Spatial relationship data

((

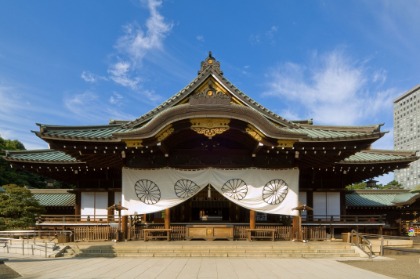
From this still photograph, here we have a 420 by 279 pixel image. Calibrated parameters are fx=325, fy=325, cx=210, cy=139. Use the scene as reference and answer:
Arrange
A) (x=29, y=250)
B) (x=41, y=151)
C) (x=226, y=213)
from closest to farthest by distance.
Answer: (x=29, y=250)
(x=41, y=151)
(x=226, y=213)

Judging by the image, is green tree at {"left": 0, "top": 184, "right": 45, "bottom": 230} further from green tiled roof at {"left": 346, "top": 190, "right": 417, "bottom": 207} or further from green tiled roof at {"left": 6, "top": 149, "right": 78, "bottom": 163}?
green tiled roof at {"left": 346, "top": 190, "right": 417, "bottom": 207}

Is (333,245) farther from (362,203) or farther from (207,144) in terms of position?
(362,203)

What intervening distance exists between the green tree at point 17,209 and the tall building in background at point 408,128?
364ft

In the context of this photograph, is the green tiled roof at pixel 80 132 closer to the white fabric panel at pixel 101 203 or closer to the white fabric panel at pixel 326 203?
the white fabric panel at pixel 101 203

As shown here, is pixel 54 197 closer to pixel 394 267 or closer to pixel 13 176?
pixel 394 267

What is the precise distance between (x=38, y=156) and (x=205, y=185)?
9.17m

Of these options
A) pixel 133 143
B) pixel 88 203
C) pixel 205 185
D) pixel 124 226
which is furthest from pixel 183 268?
pixel 88 203

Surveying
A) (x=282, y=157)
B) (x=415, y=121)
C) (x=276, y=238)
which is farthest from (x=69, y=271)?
(x=415, y=121)

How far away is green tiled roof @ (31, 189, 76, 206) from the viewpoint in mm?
18609

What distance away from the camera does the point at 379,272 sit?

))

### What this task involves
Recast the data as a numbered list, starting at the line that contains "Judging by the" and continuing through the end of the data. Give one line per item and omit blank lines.

### Exercise answer
1. Judging by the image, is green tree at {"left": 0, "top": 184, "right": 45, "bottom": 230} further from green tiled roof at {"left": 346, "top": 190, "right": 417, "bottom": 207} or further from green tiled roof at {"left": 6, "top": 149, "right": 78, "bottom": 163}?
2. green tiled roof at {"left": 346, "top": 190, "right": 417, "bottom": 207}
3. Is (333,245) farther from (362,203) or farther from (207,144) in terms of position?
4. (362,203)
5. What intervening distance exists between the green tree at point 17,209 and the tall building in background at point 408,128?
6. 364ft
7. In the context of this photograph, is the green tiled roof at pixel 80 132 closer to the white fabric panel at pixel 101 203 or closer to the white fabric panel at pixel 326 203?
8. the white fabric panel at pixel 101 203
9. As shown here, is pixel 54 197 closer to pixel 394 267 or closer to pixel 13 176?
10. pixel 394 267
11. What is the precise distance between (x=38, y=156) and (x=205, y=185)?
12. 9.17m
13. Of these options
14. A) pixel 133 143
15. B) pixel 88 203
16. C) pixel 205 185
17. D) pixel 124 226
18. which is furthest from pixel 183 268?
19. pixel 88 203
20. Surveying
21. A) (x=282, y=157)
22. B) (x=415, y=121)
23. C) (x=276, y=238)
24. which is farthest from (x=69, y=271)?
25. (x=415, y=121)
26. How far away is green tiled roof @ (31, 189, 76, 206) from the viewpoint in mm?
27. 18609
28. What distance away from the camera does the point at 379,272 sit?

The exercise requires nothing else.